His prey laid the woman on the west altar. She yanked the children to the tree line and tethered one there. The other child she lifted over her head, laughing loudly as she approached the small pool that held the leeches. Her face was twisted with a mix of joy and hate. It was a look that Scorpio was not sure he would ever be able to forget, or drive away from nightmares.
The conditions of this blade he was the bearer of included saving any he could, so the hunter decided he could not afford to wait for further evidence. Upon his arrival he had laid out a simple set up of throwing knives and one tool that few in this land had ever seen. He lifted a hand crossbow, and unleashed its bolt into the right shoulder of the mad woman. The shock of the impact staggered her back, but the insanity that was consuming her gave her a strength few others had. The girl suddenly surged forward, tossing the child into the pool while screaming insanely in her own tongue, one that the hunter recognized only a few words from.

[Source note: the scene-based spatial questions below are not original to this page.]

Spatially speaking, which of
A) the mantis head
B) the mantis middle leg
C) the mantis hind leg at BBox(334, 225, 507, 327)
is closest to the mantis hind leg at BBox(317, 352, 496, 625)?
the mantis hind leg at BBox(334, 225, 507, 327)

Scorpio moved forward, drawing the short sword he had brought with him. Normally he did not carry such a weapon, even though he was well versed in the use of that steel. Tonight, he had, for before leaving, he had seen a spear-bird on the roof opposite his loft at noon. The hunter in him still followed the totem gods of his kind, and he had taken this as a sign. The Kenrai clansman raced to the dank waters where the child's body thrashed as the leeches struck, hoping he could move fast enough to save the child.
The killer took this as a chance to escape, burying her own dagger in the chest of the woman on the altar as she raced away to the trail Scorpio had found on his last visit. Luck was with the hunter, she left the small girl tethered to the tree, and he managed to wade into the pool and pull the other child, a boy out. For the Kiltyen woman though, there was no hope, no luck, and only vengeance be left to the hunter. It took nearly a double hand of a star's motion across the sky to get all the leeches off the boy, and himself. The girl at first was as scared of him as she had been the killer, until he untied her, and spoke for the first time.
"I will take you to the guards, they will take you home to your parents." He stood, took their hands, and left the corpse of the woman behind. But knew he had a far more dangerous task ahead of him. His target was of his mentor's clan, and when he next saw his mentor, he would need to tell him that. His thoughts as he poled the skiff across Tarafa Lake were dark and somber. The rage was gone, now that the children were safe. Now there was just the hunger of the hunt.